How does a ”correct” utterance sound?

Written by: Sofia Strömberggson, Karolinska Institut

A picture containing text, slot machine

Description automatically generated

An important feature of the speech training app developed in TEFLON is to provide children with feedback concerning their speech production. This feedback will be presented as stars, with 5 stars representing “correct” pronunciation, and the fewer stars, the further away from “correct”. But how does the app know how many stars to present for a given utterance? In fact, this is something that the app (or rather, the acoustic model within the app) has to learn from how humans have evaluated children’s utterances.

But even for humans, the task of evaluating the correctness of children’s utterances is not trivial. For one, there are very many ways for utterances to be “correct”. (And that is a good thing when it comes to human perception in daily life! It means that we can “tolerate” a lot of variation in speech production without communication being too easily disrupted.) But also, there are even more ways that utterances can be “incorrect”. For example, is the utterance still intelligible as the intended word? And for intelligible utterances – are one or more speech sounds affected? Are different types of speech errors more severe than others? In TEFLON, the different research teams have tackled this challenge in slightly different ways.
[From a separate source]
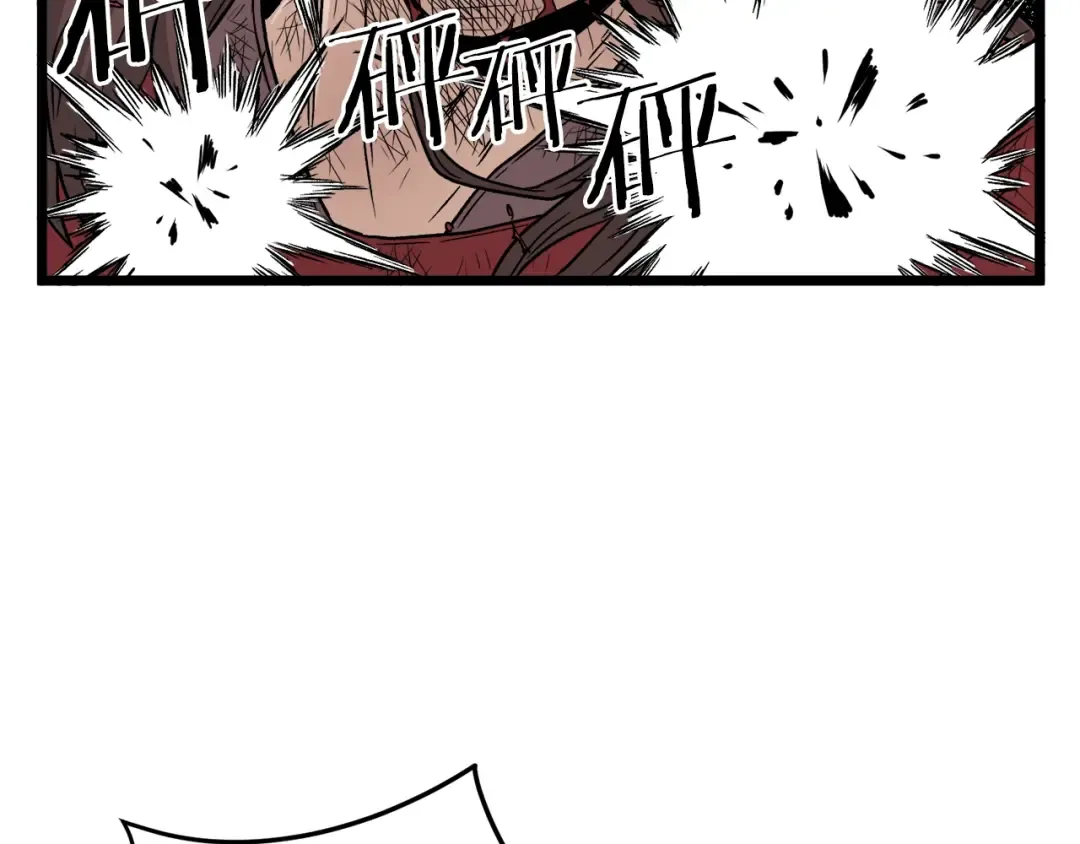 第15话 胜利者称号 第91页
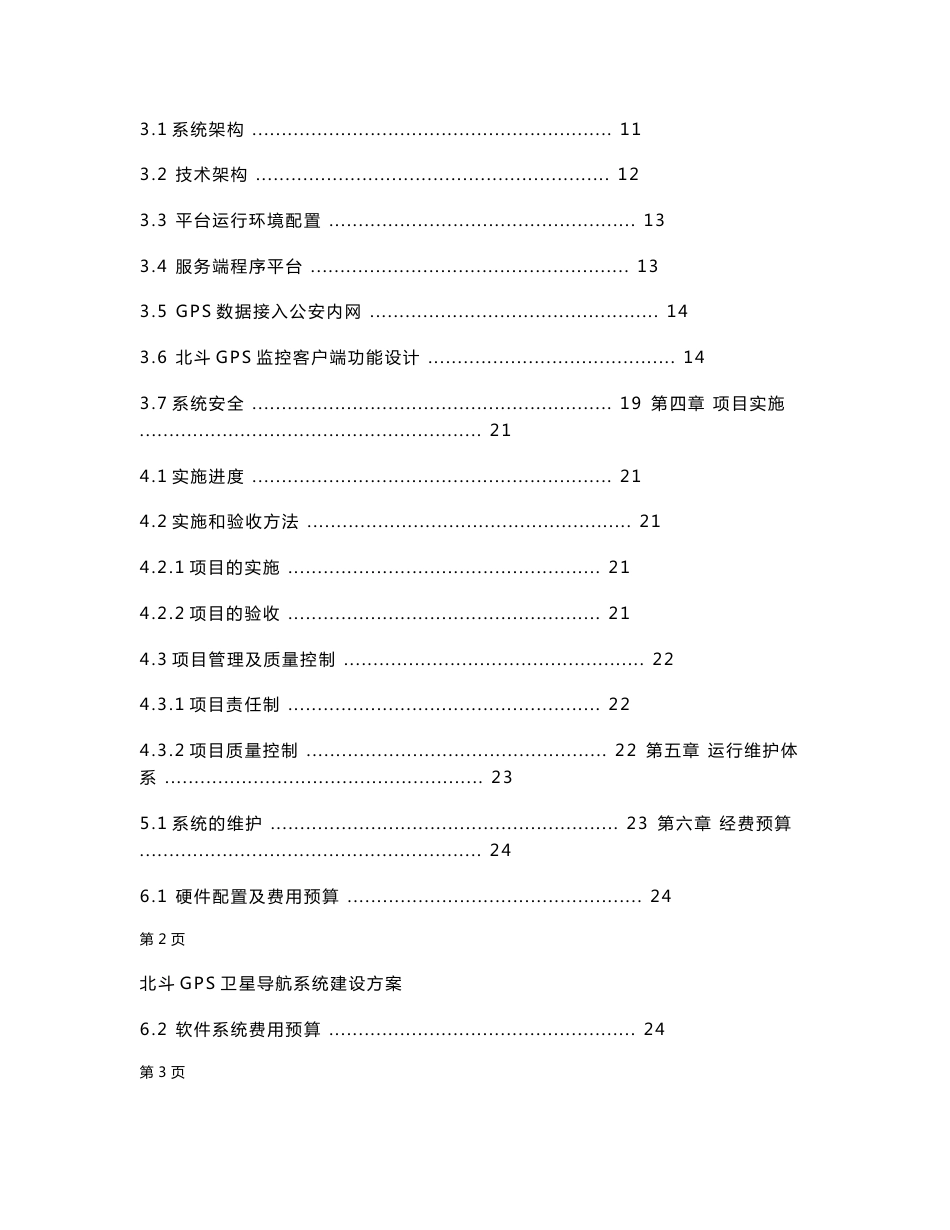 北斗GPS卫星导航系统建设方案_第2页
At Karolinska Institutet, the human evaluators have used the same 1-5 scale that will be used in the app. In an effort to ensure consistency in the evaluations, the following rating key was specified:

not at all identifiable as the target word
not identifiable as the target word
slight phonemic error (e.g., the target word “kollision” is pronounced “kolliton”)
subphonemic error/”unexpected variant” (e.g., the /r/-sound in “ros” is not quite produced as you’d expect)
prototypical/adult-like/correct

But even with this rating key, the evaluation decisions are not always easy. The researchers are currently running listening experiments with more listeners – experts (in this context: speech-language pathologists) and non-experts – to explore listener behaviors more systematically. For this task, the listeners are instructed to rate the utterances from 1 to 5 as they think the app should rate the utterance (i.e., without being provided with a rating key). Through these experiments, the researchers hope to learn more concerning whether expert and non-experts differ in their ratings, and whether listener ratings are more consistent for listeners who have access to “reference samples” when conducting their evaluations. The researchers aim to present their findings later during 2023.